What is hydromyelia?

Hydromyelia is an abnormal widening within the central canal, which is normally a very small pathway that runs through the middle of the spinal cord. This creates a cavity, called a syrinx, where cerebrospinal fluid (CSF) can accumulate and put pressure on the spinal cord. Over time, this can damage nerves in the spinal cord.

It tends to mainly occur in infants and children, but there is a similar condition called syringomyelia that tends to occur mainly in adults. Syringomyelia involves the formation of a cyst in the spinal cord that damages this structure of the body as it grows with fluid accumulation. This also can cause damage to the nerves in the spinal cord.

Mild hydromyelia doesn’t always cause symptoms. However, as it progresses, it can cause:

  • loss of feeling in the hands and arms
  • pain in neck and arms
  • muscle weakness in the hand, arms, and shoulders
  • leg pain or stiffness

Without treatment, the weakness and stiffness usually become worse and can eventually make movement difficult.

Doctors aren’t sure about the exact cause of hydromyelia. However, it’s thought to most likely be related to a blockage or disruption in the flow of CSF. This isn’t good for your central nervous system, as proper CSF flow and associated pressure are needed to protect the brain and spinal cord. Injuries, underlying conditions, and certain problems during brain and spinal cord development in the womb can all cause problems with the flow of CSF.

There’s also a strong link between hydromyelia and Chiari malformations. These are a type of birth defect that affects brain structure. They often cause the cerebellum — the area in the back of the brain that controls movement — and sometimes also the brainstem to move downward and crowd into the space reserved for the spinal cord. This blocks the flow of CSF.

Other conditions that are linked to hydromyelia include:

  • spinal cord tumors
  • arachnoiditis, which is inflammation of the arachnoid membrane surrounding the brain and spinal cord
  • meningitis, which is inflammation of the membranes (meninges) surrounding the brain and spinal cord
  • tethered spinal cord, which refers to tissue attachments involving the lowest region of the spinal cord, that prevent it from moving in the spinal canal like it should

Your child’s doctor will start by asking questions related to your child’s medical history and symptoms. They may also ask your child to perform certain movements and actions so they can check for signs of weakness or stiffness in their limbs.

To confirm the diagnosis, they’ll most likely order an MRI scan. This uses powerful magnets and radiofrequency pulses to create very detailed pictures, and there is no radiation exposure with MRI scans. This imaging test will allow the doctor to identify tumors or other abnormalities in the brain and spinal cord regions.

Some cases of asymptomatic hydromyelia may be closely monitored without treatment. It’s possible, but rare, for some cases of hydromyelia to resolve without treatment. However, if there are significant symptoms that don’t improve or even worsen, your child may need surgery to correct the flow of CSF.

Types of surgery include:

  • Shunting. A drainage system with a valve is used to drain CSF from the brain ventricles to the abdominal cavity.
  • Posterior fossa decompression. A small portion of bone at the back part of the lower skull and cervical spine (laminectomy) is removed to relieve pressure.
  • Third ventriculostomy. A hole is created in the bottom of the third ventricle of your brain to divert CSF flow.

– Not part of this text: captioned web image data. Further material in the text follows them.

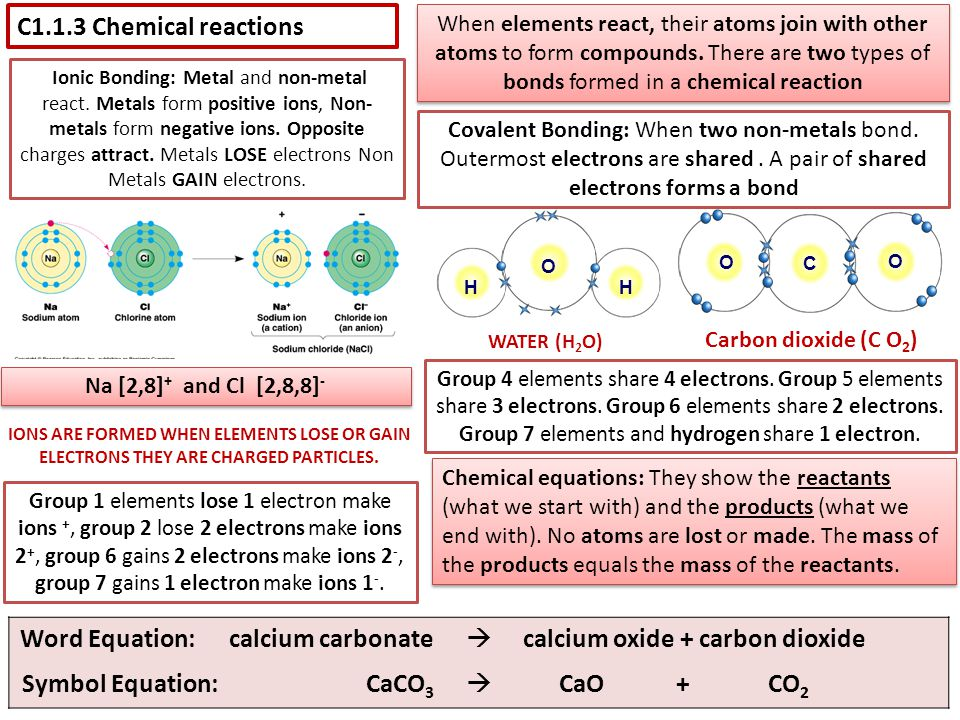 C1.1.3 Chemical reactions When elements react, their atoms join with other atoms to form compounds. There are two types of bonds formed in a chemical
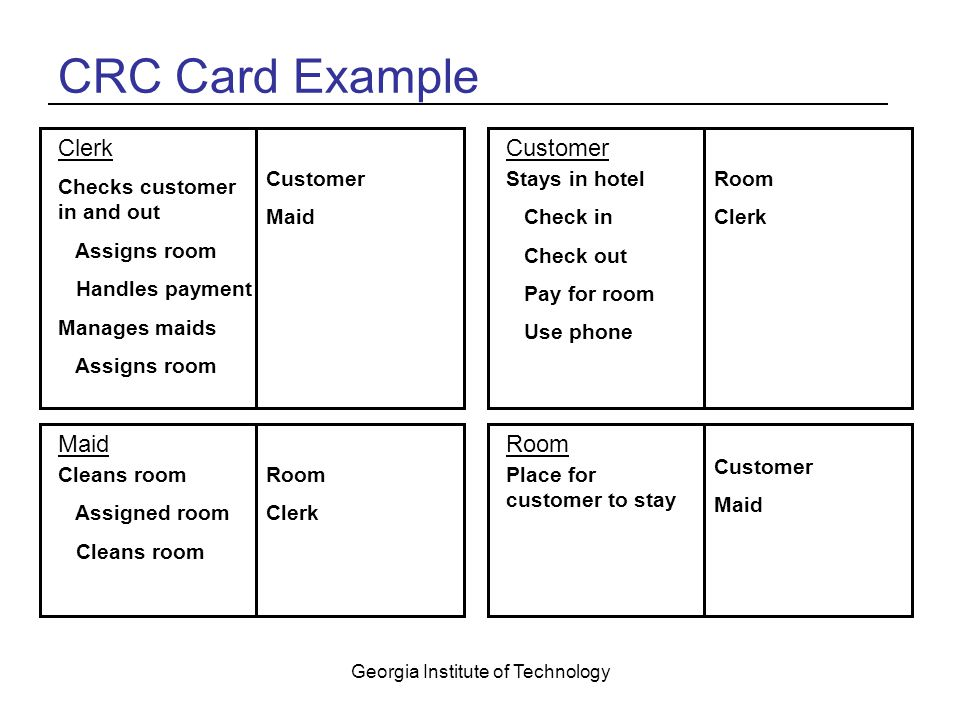 Georgia Institute of Technology CRC Card Example Clerk Checks customer in and out Assigns room Handles payment Manages maids Assigns room Customer Maid Cleans room Assigned room Cleans room Room Clerk Customer Stays in hotel Check in Check out Pay for room Use phone Room Clerk Room Place for customer to stay Customer Maid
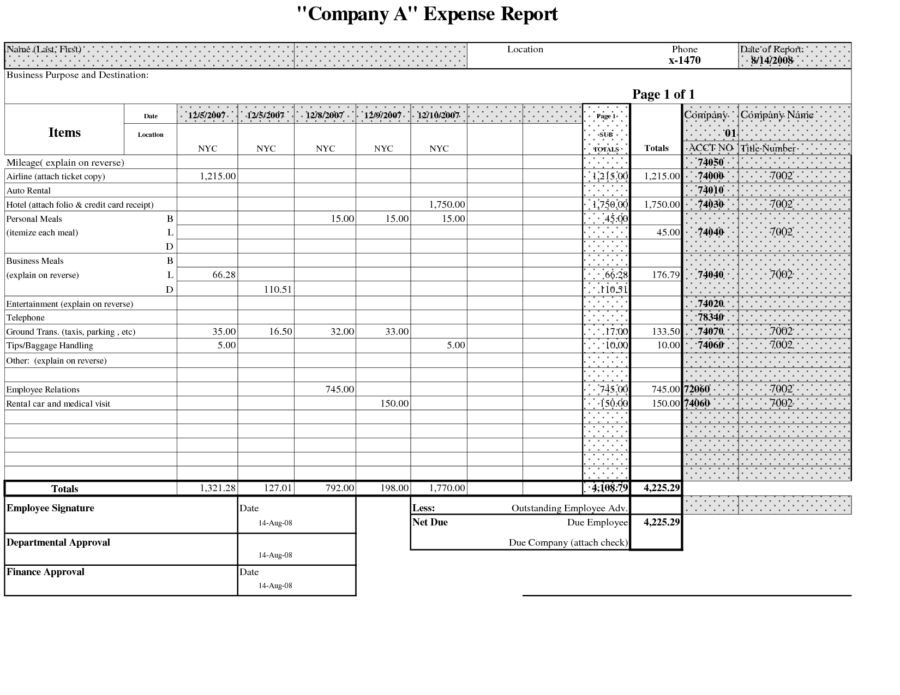 Perfect Printable Business Annual Expense Report Template : Vlcpeque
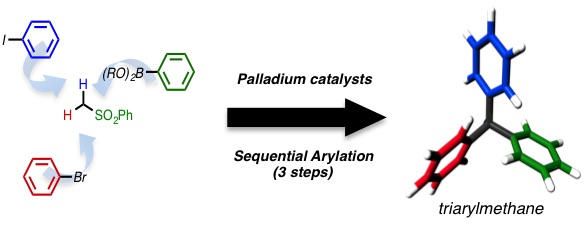 CellCycle_Figure1.jpg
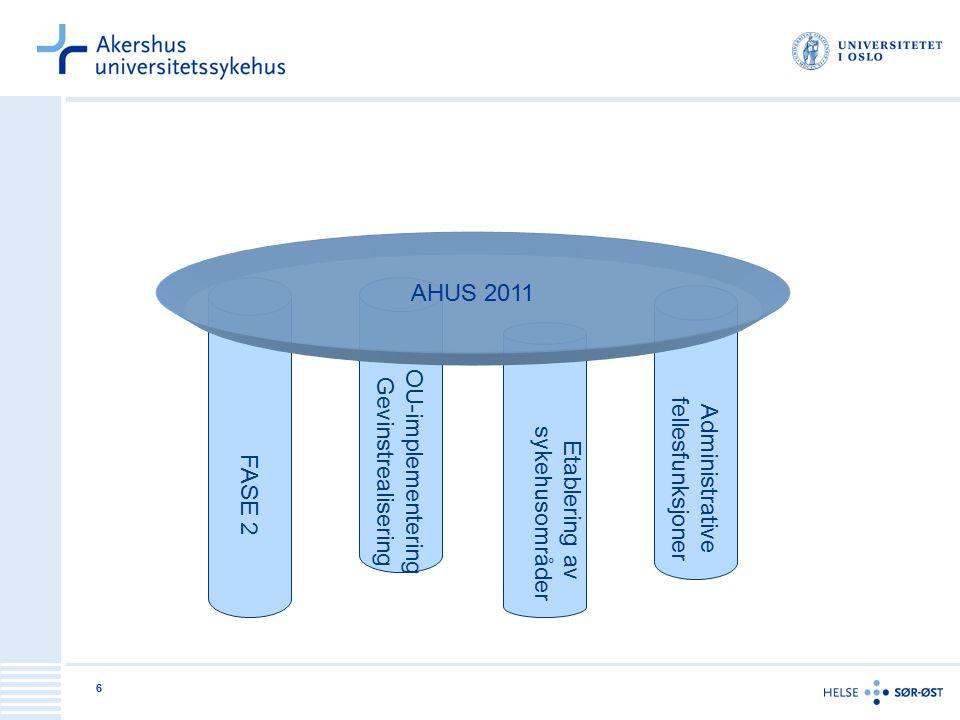 6 OU-implementering Gevinstrealisering FASE 2 Etablering av sykehusområder Administrative fellesfunksjoner AHUS 2011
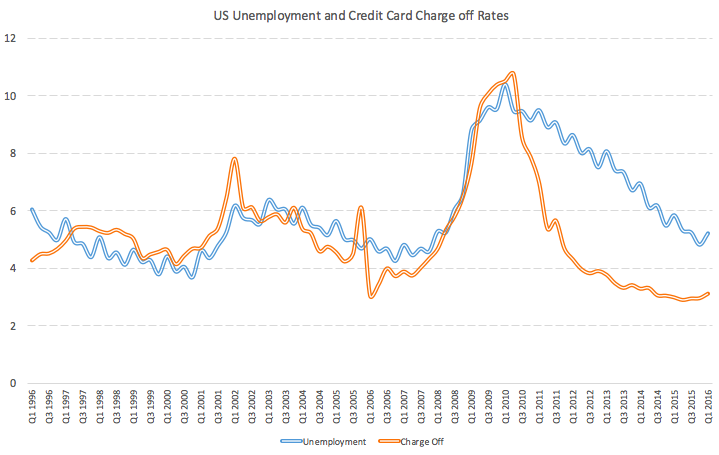 charge-off-vs-unemployment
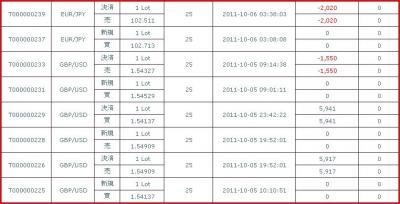 20111005約定履歴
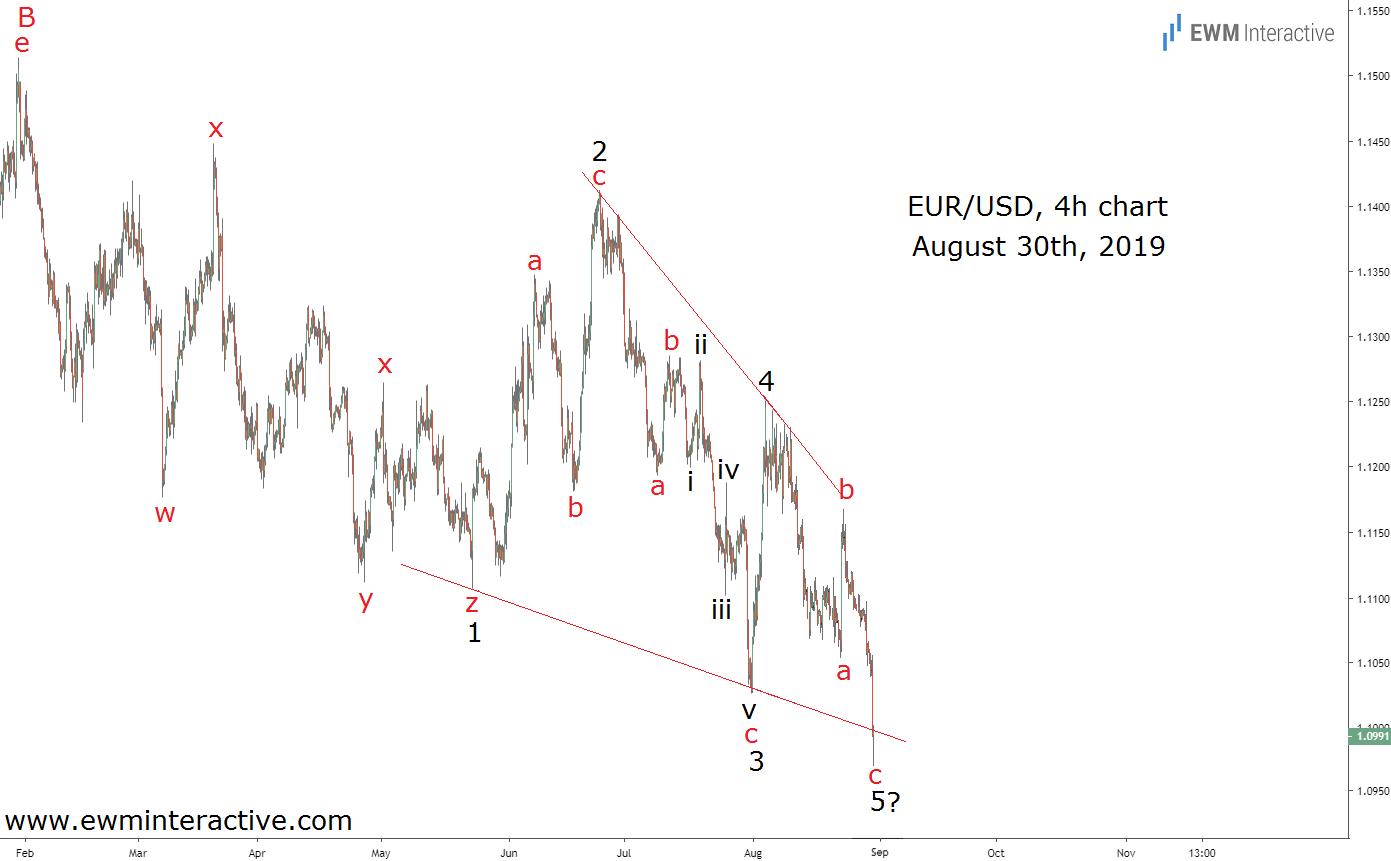 A Complete Elliott Wave pattern formed on EURUSD price chart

If your child does need surgery, their doctor will determine the best approach based on the severity of the child’s condition and what may be causing it. They’ll also consider several factors, including your child’s age and overall health, to make sure they choose the safest option.

Physical therapy can also help to manage hydromyelia symptoms by increasing strength and flexibility in the arms or legs.

Hydromyelia can cause a range of neurological symptoms, such as stiffness, loss of sensation, pain, and weakness. However, not all cases produce symptoms. If you have a child with moderate to severe symptoms of hydromyelia, their doctor will likely recommend surgery to improve the flow of CSF in order to reduce symptoms.